▸ TRAVAIL DEMANDÉ:
Répondez à ces questions à partir du texte sur la défaite de l'Allemagne.
(a) Quel territoire devient un protectorat français, et jusqu'à quelle année ?
(b) À quelle date a lieu la réunification allemande ?
(c) Quel document prévoit que l'Autriche reprenne son indépendance d'avant l'Anschluss ?

▸ TEXTE:

A) Une défait ou une victoire?

L’Allemagne perd la guerre. Mais rappelons que cette Allemagne qui perd la guerre, c’est le IIIème Reich et que son territoire est très différent de celui de l’Allemagne lors de la prise du pouvoir de Hitler en 1933.

Comme prévu par toutes les grandes conférences durant la guerre, l’Allemagne reviendra à ce qu’elle était avant la guerre. MAIS…

  • La guerre froide pointe déjà le bout de son nez: l’après-guerre sera-t-il capitaliste ou communiste? D’où «la course à Berlin».
  • Des parties de l’ex-IIIème Reich son cédées à la Pologne, à l’URSS et un protectorat français de la Sarre (jusqu’en 1957 après référendum) est même créé.
  • Mais surtout l’Allemagne est occupée par les «Puissances victorieuses». Il y a bien sûr le Royaume-Uni, les États-Unis, et l’URSS. Mais s’y rajoute la France (?!?), les Français en moins de six mois sont passés de fans de Pétain à fan de de Gaulle. Chacun des quatre pays obtient une partie du territoire allemand et une partie de Berlin!!! Cela mènera sous peu à la création de deux pays séparés – et un Berlin divisé en deux, chaque partie appartenant à un des pays - puis au mur de Berlin …. Cette mascarade ne se terminera qu’avec la chute du mur de Berlin en novembre 1989 et la réunification allemande le 3 octobre 1990.
  • Et en ce qui concerne l’Autriche, comme le prévoit la Déclaration de Moscou de 1943 dont nous avons parlé, elle reprend son indépendance d’avant l’Anschluss… Mais elle est aussi divisée en 4. Mais son avenir va être très différent, car l’Autriche va avoir une attitude très très différente de l’Allemagne. Nous avions vu que son attitude face au nazisme et durant la guerre avait été tout sauf « passive »…. Et pourtant.

▸ ENREGISTREMENTS:
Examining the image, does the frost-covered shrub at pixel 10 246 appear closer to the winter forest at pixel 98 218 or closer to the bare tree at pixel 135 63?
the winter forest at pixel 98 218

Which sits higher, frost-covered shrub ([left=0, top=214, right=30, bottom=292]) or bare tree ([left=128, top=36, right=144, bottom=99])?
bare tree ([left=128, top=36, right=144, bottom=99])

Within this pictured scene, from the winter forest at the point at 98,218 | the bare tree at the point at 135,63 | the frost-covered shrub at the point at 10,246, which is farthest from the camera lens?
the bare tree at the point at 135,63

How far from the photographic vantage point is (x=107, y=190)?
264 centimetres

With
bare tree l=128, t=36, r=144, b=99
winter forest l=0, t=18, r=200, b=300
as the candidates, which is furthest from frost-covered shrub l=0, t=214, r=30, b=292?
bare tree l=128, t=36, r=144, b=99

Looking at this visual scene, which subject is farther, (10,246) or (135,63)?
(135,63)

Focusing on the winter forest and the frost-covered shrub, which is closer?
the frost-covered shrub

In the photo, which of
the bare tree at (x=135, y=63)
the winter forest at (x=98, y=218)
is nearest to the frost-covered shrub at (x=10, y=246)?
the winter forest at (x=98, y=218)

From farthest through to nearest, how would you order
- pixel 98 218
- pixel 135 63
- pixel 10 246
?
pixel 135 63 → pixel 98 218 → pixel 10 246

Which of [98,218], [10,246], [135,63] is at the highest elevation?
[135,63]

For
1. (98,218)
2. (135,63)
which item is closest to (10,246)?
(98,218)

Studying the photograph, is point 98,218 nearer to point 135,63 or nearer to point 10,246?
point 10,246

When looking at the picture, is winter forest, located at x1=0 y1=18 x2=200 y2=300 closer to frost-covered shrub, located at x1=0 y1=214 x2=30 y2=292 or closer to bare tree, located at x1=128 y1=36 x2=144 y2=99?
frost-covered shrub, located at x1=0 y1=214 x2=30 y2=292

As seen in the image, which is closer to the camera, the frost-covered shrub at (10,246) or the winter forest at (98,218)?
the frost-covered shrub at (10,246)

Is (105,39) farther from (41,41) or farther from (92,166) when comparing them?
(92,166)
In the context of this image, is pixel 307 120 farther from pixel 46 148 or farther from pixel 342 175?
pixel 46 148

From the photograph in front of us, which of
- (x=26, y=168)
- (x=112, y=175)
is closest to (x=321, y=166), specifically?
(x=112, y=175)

▸ RÉPONSE CI-DESSOUS:
(a) La Sarre devient un protectorat français jusqu'en 1957, après un référendum.
(b) La réunification allemande a lieu le 3 octobre 1990.
(c) C'est la Déclaration de Moscou de 1943.